Furthermore, these images were transformed to match the input tensor defined for each of the networks to be tested. In this case, the images were resized to the resolution used by each network and converted to grey-scale.
These transformations were necessary due to the limitation of the device’s memory, since the higher the resolution of the image, the larger the input tensor was; therefore, it increased the RAM consumption. With the grey-scale transformation, the same thing happened, since by reducing the channels of the image (from red-green-blue (RGB) to grey-scale), the input tensor also reduced its dimension.
6. Conclusions
In this paper, a development environment for the integration of DL networks into embedded systems was proposed, and an analysis of its performance was conducted. First, the bases of both DL algorithms and EC devices were studied, analysing the current state-of-the-art of both, as well as their existing applications. Together with the study of these fields, the quantisation technique used for the experiments was detailed.
Furthermore, a development environment was proposed, which allows integrating DL networks into a wide variety of embedded systems with a homogeneous process. This environment is based on combining the Mbed OS operating system with the TensorFlow Lite for Micro-controllers library, which allows executing DL networks in micro-controllers not designed for this purpose.
As for the experiments carried out, three phases were proposed. The first experimental phase focused on comparing the functioning of DL networks in a system designed for this purpose and in the environment proposed. The second experimental phase tried to verify that the proposed development can correctly execute DL networks, comparing the integration with the results obtained using a PC. For this comparison, several networks with different parameters were trained so that their behaviour could be analysed.
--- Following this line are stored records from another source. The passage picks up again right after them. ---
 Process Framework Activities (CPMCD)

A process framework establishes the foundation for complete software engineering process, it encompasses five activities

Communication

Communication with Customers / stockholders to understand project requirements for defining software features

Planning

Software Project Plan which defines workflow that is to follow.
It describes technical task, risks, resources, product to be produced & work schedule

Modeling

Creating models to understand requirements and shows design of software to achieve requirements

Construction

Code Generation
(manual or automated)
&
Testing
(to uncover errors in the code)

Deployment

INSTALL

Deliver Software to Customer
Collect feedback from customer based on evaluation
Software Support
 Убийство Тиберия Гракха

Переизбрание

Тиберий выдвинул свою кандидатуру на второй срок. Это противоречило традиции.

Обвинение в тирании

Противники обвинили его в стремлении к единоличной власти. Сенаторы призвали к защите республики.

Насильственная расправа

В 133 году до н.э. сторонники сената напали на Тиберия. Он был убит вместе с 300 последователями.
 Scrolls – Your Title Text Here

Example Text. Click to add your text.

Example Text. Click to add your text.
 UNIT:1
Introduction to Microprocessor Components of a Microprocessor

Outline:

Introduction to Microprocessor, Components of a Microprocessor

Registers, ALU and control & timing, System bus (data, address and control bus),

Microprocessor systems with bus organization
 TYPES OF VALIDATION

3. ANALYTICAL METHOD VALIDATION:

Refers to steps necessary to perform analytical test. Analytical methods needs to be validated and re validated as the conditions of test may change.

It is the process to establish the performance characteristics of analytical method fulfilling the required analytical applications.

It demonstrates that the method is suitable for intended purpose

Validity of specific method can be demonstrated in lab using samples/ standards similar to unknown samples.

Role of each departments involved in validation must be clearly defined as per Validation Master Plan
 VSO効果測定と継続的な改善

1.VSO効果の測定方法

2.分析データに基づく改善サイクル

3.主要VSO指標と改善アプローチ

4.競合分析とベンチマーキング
The third and last experimental phase focused on comparing QAT with ATQ.
The first phase of the experiments verified that the development environment proposed in
Section 3.2 can execute DL algorithms and that, despite the fact that OpenMV Cam H7 executed the network faster, the generalisation of the development environment allowed adapting or updating the libraries, allowing executing more complex networks, which OpenMV Cam H7 was not able to do. This confirms the value that a generalist development environment can provide. The second phase verified that the results obtained in the proposed environment were identical to the results obtained using a computer. In addition, the network performance was analysed, comparing the image resolution, the size of the weight matrix, and the RAM consumption. In this respect, increasing the resolution of the images did not improve the performance of MobileNet V1, despite its size increase. Furthermore, larger networks or networks with higher RAM consumption did not necessarily achieve better results, but if the same network structure was maintained, increasing the size of the layers indeed improved performance, although the system needed more memory resources.
Finally, it was confirmed that for the binary classification of images, a highly compressed neural network can have a place in real applications, but the extrapolation of this possibility to more complex scenarios is not clear. Therefore, it is necessary to analyse the minimum resources required for more complex application environments such as object tracking. In addition, further work on optimising the use of neural networks in embedded systems should be considered. In this section, we distinguished at least three lines of research. Techniques for reducing the size of networks, such as quantisation or pruning, should continue to be improved so that networks do not lose their effectiveness after the training process. It is also possible to optimise the use of the resources of embedded systems in order to reduce latency and energy consumption, or even to be able to integrate larger networks by adjusting the frameworks that are used to the specific device. Finally, the integration could also be improved by designing the hardware of embedded systems meant to execute DL networks. This could lead to, for example, including GPUs for applications in computer vision.